Secondary Outcome Measures
The Hamilton Depression Scale, HAM-D
The HAM-D scale, developed by Hamilton(29) in 1960, is the most commonly used scale to assess post-stroke depression. The revised 24 Chinese HAMD items is also used in this study. A total of 24 items are divided into 7 dimensions: anxiety/somatization (6 items), body quality (1 item), cognitive impairment (6 items), day-night changes (1 item), sluggishness (4 items), sleep disorders (3 items), and feelings of hopelessness (3 items). The scale was scored using the likert 5 rating method (no = 0, mild = 1 minute, moderate = 2 points, and severe = 3 points, heavy = 4). The total score of the scale ranged from 0 to 76, with > 35 being classified as severe depression, 21–35 as mild to moderate depression, 8–20 as possible depression, and < 8 as no depression(30). The Cronbach's α coefficient of the Chinese version of the HAMD-6 was 0.91, and the intra-group correlation coefficient (ICC) for retest reliability was 0.81(31)
Distress Thermometer, DT
Developed by Gilson(32), DT could reflect the patient's psychological distress level during the past week. The scale consists of two parts: (1) DT, a scale of 0 ~ 10 points (0: no pain, 10: extreme pain), with higher scores representing more severe psychological distress of the patient. (2) The 39-question list is a list of questions related to psychological pain examined by the patients, with a total of 6 dimensions and 39 items. In this study, only the psychological pain thermometer score was used and it was divided into three levels: 0 ~ 3 for mild; 4 ~ 6 for moderate, and 7 ~ 10 for severe. The Cronbach's α coefficient of this scale was 0.808, which has good reliability and validity.
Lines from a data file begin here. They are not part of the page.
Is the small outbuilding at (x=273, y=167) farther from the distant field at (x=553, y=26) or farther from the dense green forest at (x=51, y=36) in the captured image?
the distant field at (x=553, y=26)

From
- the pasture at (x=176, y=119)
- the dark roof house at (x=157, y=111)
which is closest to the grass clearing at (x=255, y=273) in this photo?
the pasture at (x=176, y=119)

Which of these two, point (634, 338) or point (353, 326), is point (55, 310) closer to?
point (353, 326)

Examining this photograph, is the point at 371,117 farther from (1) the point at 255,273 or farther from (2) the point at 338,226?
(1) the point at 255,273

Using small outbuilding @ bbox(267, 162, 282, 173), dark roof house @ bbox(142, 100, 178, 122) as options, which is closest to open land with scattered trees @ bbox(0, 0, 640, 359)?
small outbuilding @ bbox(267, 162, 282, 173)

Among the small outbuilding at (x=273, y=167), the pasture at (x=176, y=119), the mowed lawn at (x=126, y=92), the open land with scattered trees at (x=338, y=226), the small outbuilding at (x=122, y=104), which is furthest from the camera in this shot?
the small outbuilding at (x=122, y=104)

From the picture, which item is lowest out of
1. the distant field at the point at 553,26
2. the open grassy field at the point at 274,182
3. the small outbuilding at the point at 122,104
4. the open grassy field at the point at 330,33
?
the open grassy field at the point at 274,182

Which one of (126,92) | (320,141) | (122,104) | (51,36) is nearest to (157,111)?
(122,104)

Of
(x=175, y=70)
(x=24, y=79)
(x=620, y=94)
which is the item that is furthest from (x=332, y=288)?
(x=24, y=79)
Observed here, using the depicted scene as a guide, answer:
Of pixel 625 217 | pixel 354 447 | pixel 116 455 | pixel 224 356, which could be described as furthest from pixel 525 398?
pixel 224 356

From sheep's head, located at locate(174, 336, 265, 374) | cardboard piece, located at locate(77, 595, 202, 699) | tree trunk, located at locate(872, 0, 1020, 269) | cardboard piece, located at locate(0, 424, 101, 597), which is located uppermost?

Stroke-Specific Quality of Life, SS-QOL
SS-QOL, developed by Williams et al(33), is used to assess the quality of life. It is a reliable and effective tool for measuring health-related quality of life in Chinese stroke survivors(34). The scale consists of 11 domains (47 items), including activities, mood, energy and family roles, language, upper extremity function, relationships, thinking, vision, basic needs, personality, leisure and work, and transfer, each with a score of 1 ~ 5 points. The internal consistency of SSQL-C is high. Cronbach’s alpha for the total scale was 0.93, and Cronbach’s alpha for all 11 domains ranged from 0.63 to 0.90(34).